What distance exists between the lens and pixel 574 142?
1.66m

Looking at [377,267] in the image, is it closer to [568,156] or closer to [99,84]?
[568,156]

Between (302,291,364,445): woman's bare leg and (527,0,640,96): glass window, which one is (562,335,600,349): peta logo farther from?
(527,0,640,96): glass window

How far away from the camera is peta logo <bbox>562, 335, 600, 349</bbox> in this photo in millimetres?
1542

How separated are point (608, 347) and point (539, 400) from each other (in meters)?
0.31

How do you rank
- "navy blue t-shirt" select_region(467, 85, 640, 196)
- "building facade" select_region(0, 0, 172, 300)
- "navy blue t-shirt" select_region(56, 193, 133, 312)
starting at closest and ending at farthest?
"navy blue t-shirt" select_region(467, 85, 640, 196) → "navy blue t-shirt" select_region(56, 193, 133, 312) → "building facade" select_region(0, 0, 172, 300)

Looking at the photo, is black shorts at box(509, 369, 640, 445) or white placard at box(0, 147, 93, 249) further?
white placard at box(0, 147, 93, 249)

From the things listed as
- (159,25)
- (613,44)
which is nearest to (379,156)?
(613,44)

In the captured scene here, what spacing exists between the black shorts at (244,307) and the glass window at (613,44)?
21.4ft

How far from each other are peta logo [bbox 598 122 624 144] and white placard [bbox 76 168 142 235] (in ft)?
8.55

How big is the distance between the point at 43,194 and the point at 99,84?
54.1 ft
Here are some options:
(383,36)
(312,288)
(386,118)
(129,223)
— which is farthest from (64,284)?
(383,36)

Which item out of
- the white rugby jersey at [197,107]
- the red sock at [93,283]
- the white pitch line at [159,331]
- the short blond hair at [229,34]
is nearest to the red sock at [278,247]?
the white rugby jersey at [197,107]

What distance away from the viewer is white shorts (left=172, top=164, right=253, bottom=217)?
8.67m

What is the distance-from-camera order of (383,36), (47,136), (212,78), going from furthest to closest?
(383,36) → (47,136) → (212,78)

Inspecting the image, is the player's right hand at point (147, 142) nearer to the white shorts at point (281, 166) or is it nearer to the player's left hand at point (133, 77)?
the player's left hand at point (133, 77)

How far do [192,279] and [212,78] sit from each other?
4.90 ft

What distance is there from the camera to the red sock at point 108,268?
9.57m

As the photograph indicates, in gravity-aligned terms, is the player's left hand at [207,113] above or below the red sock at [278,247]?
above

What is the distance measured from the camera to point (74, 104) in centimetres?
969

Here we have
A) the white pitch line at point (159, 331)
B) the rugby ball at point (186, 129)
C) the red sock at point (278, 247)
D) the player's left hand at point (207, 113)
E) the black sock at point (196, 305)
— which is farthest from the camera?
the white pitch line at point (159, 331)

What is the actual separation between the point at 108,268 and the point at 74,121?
● ● ●
▸ Brief:
Copy all of the data above word for word, without changing anything.

▸ Exercise solution:
What distance exists between the lens and pixel 574 142?
1.66m

Looking at [377,267] in the image, is it closer to [568,156] or closer to [99,84]?
[568,156]

Between (302,291,364,445): woman's bare leg and (527,0,640,96): glass window, which one is (562,335,600,349): peta logo farther from?
(527,0,640,96): glass window

How far away from the camera is peta logo <bbox>562, 335, 600, 349</bbox> in this photo in millimetres?
1542

How separated are point (608, 347) and point (539, 400) from each other (in meters)?
0.31

How do you rank
- "navy blue t-shirt" select_region(467, 85, 640, 196)
- "building facade" select_region(0, 0, 172, 300)
- "navy blue t-shirt" select_region(56, 193, 133, 312)
starting at closest and ending at farthest?
"navy blue t-shirt" select_region(467, 85, 640, 196) → "navy blue t-shirt" select_region(56, 193, 133, 312) → "building facade" select_region(0, 0, 172, 300)

Looking at the photo, is black shorts at box(509, 369, 640, 445) or white placard at box(0, 147, 93, 249) further?
white placard at box(0, 147, 93, 249)

From the things listed as
- (159,25)
- (613,44)
which is nearest to (379,156)?
(613,44)

In the captured scene here, what spacing exists between the black shorts at (244,307) and the glass window at (613,44)?
21.4ft

How far from each other are peta logo [bbox 598 122 624 144] and white placard [bbox 76 168 142 235] (in ft)?
8.55

How big is the distance between the point at 43,194 and the point at 99,84?
54.1 ft
Here are some options:
(383,36)
(312,288)
(386,118)
(129,223)
— which is farthest from (64,284)?
(383,36)

Which item out of
- the white rugby jersey at [197,107]
- the red sock at [93,283]
- the white pitch line at [159,331]
- the short blond hair at [229,34]
is nearest to the red sock at [278,247]?
the white rugby jersey at [197,107]

What distance away from the viewer is white shorts (left=172, top=164, right=253, bottom=217)?
8.67m

What is the distance-from-camera order of (383,36), (47,136), (212,78), going from furthest to closest?
(383,36) → (47,136) → (212,78)

Inspecting the image, is the player's right hand at point (147, 142) nearer to the white shorts at point (281, 166) or is it nearer to the player's left hand at point (133, 77)?
the player's left hand at point (133, 77)

How far do [192,279] and [212,78] sit from each other?
4.90 ft

What distance is there from the camera to the red sock at point 108,268?
9.57m

As the photograph indicates, in gravity-aligned terms, is the player's left hand at [207,113] above or below the red sock at [278,247]?
above

What is the distance measured from the camera to point (74, 104) in centimetres?
969

Here we have
A) the white pitch line at point (159, 331)
B) the rugby ball at point (186, 129)
C) the red sock at point (278, 247)
D) the player's left hand at point (207, 113)
E) the black sock at point (196, 305)
— which is farthest from the camera?
the white pitch line at point (159, 331)

What is the actual separation between the point at 108,268 and the point at 74,121?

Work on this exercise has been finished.